===== TEXTE À LIRE

Batailles choisies #651

Un jour, ça va. Deux, c’est trop. ⚖️


L’école a été suspendue deux jours pour cause de pluie diluvienne. Bon. Les jours en question étant un jeudi et un vendredi, c’est donc un week-end de quatre jours qui se prépare, dont deux seule à bord avec mes garçons - l’école est annulée pour la prof que je suis et les élèves qu’ils sont, mais pas pour le manant qui travaille dans le privé qu’est Mari.


Et franchement, ça a été, non vraiment, ça a été aujourd’hui, j’y crois à peine moi-même de ce bilan, Chéri.

==========
===== DONNÉES DE TRAVAIL

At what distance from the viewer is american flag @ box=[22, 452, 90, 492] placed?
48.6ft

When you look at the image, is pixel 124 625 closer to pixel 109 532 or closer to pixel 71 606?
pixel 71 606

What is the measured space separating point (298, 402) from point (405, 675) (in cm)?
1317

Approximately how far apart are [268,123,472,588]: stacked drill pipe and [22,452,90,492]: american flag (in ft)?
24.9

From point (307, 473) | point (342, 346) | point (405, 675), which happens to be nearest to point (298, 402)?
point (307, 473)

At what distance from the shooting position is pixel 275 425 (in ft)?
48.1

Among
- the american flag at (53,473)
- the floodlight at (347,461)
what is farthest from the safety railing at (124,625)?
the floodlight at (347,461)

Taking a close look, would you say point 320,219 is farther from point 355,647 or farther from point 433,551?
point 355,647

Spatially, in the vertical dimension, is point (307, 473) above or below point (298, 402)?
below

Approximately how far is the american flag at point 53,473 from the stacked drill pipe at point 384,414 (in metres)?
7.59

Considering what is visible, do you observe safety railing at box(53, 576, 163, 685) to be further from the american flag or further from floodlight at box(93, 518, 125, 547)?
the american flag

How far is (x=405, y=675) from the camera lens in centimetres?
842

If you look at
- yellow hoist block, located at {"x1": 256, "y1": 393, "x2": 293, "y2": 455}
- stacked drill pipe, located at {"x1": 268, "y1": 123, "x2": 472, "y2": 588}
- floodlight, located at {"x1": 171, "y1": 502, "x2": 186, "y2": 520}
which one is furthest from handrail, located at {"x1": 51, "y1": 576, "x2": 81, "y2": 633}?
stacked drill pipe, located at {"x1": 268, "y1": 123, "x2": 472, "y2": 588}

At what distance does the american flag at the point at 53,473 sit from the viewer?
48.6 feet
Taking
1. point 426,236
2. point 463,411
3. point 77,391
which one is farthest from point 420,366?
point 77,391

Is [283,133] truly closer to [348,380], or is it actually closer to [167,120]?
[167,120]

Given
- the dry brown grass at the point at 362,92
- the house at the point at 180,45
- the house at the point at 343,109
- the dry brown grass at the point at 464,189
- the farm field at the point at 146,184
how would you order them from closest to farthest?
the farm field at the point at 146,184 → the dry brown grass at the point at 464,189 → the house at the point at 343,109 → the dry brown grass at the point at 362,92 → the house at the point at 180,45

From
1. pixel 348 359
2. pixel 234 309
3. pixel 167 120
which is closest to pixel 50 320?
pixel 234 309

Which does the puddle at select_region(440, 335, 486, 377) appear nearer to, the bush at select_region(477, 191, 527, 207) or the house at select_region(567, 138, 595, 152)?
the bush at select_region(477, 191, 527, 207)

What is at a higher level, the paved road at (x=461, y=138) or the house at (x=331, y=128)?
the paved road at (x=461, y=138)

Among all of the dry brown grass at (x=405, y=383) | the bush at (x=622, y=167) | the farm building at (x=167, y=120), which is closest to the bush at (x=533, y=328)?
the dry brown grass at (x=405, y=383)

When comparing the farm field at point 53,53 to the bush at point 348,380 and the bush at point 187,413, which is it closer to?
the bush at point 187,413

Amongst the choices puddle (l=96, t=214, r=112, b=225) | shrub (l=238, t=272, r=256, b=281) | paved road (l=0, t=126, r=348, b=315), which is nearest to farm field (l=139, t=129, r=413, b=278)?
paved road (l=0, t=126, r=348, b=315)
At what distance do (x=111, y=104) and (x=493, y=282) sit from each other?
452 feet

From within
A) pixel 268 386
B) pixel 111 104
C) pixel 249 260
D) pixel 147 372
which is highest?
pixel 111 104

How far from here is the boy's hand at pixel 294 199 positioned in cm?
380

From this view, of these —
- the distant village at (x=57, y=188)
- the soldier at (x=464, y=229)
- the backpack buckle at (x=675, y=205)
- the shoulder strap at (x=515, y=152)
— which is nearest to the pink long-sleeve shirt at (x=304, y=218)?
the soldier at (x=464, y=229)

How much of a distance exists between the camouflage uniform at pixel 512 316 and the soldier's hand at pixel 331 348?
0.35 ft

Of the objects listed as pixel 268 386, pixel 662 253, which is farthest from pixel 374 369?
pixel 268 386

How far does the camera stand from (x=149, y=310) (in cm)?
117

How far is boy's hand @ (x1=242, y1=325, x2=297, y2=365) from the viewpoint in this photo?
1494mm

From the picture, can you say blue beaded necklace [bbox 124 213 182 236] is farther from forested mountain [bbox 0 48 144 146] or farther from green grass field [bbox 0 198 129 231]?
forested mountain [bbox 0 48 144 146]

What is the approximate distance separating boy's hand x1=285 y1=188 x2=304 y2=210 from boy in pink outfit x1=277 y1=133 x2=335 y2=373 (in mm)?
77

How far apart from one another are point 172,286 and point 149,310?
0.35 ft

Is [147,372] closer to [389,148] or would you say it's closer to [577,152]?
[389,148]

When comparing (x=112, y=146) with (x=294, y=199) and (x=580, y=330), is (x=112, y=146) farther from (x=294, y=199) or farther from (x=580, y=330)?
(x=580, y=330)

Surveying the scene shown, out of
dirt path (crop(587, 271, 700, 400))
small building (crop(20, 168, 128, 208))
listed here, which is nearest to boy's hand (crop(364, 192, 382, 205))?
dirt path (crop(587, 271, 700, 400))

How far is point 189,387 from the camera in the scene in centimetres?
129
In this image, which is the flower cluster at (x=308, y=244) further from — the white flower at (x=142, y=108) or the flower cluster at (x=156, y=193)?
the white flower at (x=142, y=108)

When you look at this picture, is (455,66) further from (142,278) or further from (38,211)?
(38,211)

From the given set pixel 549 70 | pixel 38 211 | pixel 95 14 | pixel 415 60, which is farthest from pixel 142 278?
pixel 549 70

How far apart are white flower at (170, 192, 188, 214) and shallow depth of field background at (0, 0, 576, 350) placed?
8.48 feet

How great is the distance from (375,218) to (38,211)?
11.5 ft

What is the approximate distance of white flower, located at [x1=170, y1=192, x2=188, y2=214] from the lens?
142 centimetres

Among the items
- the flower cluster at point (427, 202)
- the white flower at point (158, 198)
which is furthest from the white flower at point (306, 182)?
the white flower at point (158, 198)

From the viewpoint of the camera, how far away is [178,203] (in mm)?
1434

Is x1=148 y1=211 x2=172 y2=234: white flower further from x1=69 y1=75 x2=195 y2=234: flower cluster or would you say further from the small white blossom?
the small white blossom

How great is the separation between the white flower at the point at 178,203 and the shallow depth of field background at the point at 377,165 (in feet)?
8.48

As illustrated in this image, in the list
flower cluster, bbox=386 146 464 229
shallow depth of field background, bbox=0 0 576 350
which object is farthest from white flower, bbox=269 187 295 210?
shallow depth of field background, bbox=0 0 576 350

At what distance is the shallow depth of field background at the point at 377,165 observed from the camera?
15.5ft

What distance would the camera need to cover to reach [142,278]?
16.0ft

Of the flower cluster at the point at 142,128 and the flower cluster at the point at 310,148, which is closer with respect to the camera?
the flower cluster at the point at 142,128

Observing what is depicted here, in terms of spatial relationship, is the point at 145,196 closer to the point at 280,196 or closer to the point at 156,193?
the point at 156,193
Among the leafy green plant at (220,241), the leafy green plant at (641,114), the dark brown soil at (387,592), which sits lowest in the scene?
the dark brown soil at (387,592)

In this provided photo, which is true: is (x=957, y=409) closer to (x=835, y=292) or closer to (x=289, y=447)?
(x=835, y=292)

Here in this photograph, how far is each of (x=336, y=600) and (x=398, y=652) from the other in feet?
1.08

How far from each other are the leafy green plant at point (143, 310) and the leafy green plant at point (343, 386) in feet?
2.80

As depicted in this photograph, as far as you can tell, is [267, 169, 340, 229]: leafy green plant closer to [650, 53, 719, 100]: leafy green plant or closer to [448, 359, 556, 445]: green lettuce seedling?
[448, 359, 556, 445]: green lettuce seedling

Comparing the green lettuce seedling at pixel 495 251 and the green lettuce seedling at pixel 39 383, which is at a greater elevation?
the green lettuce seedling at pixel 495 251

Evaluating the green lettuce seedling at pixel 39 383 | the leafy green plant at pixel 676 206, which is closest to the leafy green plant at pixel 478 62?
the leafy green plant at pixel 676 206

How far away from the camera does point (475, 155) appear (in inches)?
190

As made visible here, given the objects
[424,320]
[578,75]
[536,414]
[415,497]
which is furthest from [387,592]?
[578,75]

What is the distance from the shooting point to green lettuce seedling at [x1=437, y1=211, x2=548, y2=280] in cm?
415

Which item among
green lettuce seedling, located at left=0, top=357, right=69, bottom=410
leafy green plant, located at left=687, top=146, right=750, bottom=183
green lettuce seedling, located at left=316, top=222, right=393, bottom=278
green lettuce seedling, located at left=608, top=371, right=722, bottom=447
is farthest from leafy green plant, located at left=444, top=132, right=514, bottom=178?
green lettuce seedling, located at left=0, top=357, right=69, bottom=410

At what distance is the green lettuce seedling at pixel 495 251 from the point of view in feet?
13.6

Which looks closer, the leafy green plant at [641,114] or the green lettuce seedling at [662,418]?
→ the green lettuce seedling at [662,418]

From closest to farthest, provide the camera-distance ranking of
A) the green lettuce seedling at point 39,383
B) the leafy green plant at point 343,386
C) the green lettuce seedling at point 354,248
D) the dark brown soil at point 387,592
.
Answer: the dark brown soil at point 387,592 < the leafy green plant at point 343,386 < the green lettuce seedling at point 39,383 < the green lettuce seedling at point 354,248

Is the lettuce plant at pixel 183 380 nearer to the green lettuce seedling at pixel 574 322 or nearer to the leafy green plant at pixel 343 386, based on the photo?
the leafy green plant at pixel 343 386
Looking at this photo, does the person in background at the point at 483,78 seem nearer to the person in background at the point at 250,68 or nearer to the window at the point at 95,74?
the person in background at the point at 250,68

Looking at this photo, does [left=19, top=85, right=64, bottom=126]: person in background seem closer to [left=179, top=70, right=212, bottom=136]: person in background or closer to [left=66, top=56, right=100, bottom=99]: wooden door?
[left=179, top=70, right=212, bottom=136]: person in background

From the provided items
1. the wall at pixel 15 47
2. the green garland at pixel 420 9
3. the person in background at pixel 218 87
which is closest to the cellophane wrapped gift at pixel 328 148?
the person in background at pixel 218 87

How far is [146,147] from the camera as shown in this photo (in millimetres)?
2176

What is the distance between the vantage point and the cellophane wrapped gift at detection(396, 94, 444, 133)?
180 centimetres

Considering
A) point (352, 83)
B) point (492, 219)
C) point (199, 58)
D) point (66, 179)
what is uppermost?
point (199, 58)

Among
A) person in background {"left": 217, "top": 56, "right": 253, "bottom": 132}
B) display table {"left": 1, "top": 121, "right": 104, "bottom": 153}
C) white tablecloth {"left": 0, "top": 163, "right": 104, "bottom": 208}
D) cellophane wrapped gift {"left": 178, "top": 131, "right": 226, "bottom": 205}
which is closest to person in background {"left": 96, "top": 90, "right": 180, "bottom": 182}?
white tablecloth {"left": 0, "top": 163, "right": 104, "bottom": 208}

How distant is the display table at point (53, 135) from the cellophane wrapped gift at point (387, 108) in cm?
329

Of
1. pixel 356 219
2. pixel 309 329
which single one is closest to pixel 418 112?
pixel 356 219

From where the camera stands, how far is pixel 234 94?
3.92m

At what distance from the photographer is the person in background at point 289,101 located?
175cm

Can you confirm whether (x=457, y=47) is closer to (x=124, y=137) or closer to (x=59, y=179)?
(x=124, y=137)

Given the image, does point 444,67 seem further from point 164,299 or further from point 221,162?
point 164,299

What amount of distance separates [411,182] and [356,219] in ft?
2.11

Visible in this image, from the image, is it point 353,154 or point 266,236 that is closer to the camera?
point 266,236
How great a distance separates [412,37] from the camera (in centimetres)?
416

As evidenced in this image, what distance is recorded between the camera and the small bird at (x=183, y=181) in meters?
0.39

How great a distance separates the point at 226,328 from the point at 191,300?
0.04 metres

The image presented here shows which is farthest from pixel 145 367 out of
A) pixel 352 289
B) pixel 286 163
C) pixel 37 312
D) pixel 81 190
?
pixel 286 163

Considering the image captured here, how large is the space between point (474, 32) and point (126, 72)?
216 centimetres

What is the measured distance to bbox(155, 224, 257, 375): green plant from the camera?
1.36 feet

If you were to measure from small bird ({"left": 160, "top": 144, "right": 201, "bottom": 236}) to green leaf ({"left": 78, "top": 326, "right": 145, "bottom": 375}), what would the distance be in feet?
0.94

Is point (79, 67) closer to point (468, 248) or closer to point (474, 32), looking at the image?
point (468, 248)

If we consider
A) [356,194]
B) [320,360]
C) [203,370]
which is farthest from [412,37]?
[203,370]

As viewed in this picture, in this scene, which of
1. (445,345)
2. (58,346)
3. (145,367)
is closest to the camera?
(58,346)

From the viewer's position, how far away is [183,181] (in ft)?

==========

_CONSIGNES_:
a – Pouvez-vous résumer le texte en deux phrases ?
b – Pouvez-vous disposer en tableau Markdown les lignes des enregistrements, de la ligne contenant « What is the distance between » à celle contenant « 0.04 metres », avec les colonnes « Numéro » et « Ligne », sans les lignes vides ?

_CORRIGÉ_:
a – À cause d’une pluie diluvienne, l’école a été suspendue le jeudi et le vendredi, ce qui annonce un week-end de quatre jours, dont deux seule avec les garçons, puisque Mari, qui travaille dans le privé, n’est pas concerné par l’annulation. Pourtant, la journée d’aujourd’hui s’est bien passée, un bilan auquel l’auteure a peine à croire.

b –
| Numéro | Ligne |
|---|---|
| 1 | What is the distance between the vantage point and the cellophane wrapped gift at detection(396, 94, 444, 133)? |
| 2 | 180 centimetres |
| 3 | Considering |
| 4 | A) point (352, 83) |
| 5 | B) point (492, 219) |
| 6 | C) point (199, 58) |
| 7 | D) point (66, 179) |
| 8 | what is uppermost? |
| 9 | point (199, 58) |
| 10 | Among |
| 11 | A) person in background {"left": 217, "top": 56, "right": 253, "bottom": 132} |
| 12 | B) display table {"left": 1, "top": 121, "right": 104, "bottom": 153} |
| 13 | C) white tablecloth {"left": 0, "top": 163, "right": 104, "bottom": 208} |
| 14 | D) cellophane wrapped gift {"left": 178, "top": 131, "right": 226, "bottom": 205} |
| 15 | which is closest to person in background {"left": 96, "top": 90, "right": 180, "bottom": 182}? |
| 16 | white tablecloth {"left": 0, "top": 163, "right": 104, "bottom": 208} |
| 17 | How distant is the display table at point (53, 135) from the cellophane wrapped gift at point (387, 108) in cm? |
| 18 | 329 |
| 19 | Of |
| 20 | 1. pixel 356 219 |
| 21 | 2. pixel 309 329 |
| 22 | which single one is closest to pixel 418 112? |
| 23 | pixel 356 219 |
| 24 | From where the camera stands, how far is pixel 234 94? |
| 25 | 3.92m |
| 26 | At what distance from the photographer is the person in background at point 289,101 located? |
| 27 | 175cm |
| 28 | Can you confirm whether (x=457, y=47) is closer to (x=124, y=137) or closer to (x=59, y=179)? |
| 29 | (x=124, y=137) |
| 30 | Given the image, does point 444,67 seem further from point 164,299 or further from point 221,162? |
| 31 | point 164,299 |
| 32 | What amount of distance separates [411,182] and [356,219] in ft? |
| 33 | 2.11 |
| 34 | Visible in this image, from the image, is it point 353,154 or point 266,236 that is closer to the camera? |
| 35 | point 266,236 |
| 36 | How great a distance separates [412,37] from the camera (in centimetres)? |
| 37 | 416 |
| 38 | As evidenced in this image, what distance is recorded between the camera and the small bird at (x=183, y=181) in meters? |
| 39 | 0.39 |
| 40 | How great a distance separates the point at 226,328 from the point at 191,300? |
| 41 | 0.04 metres |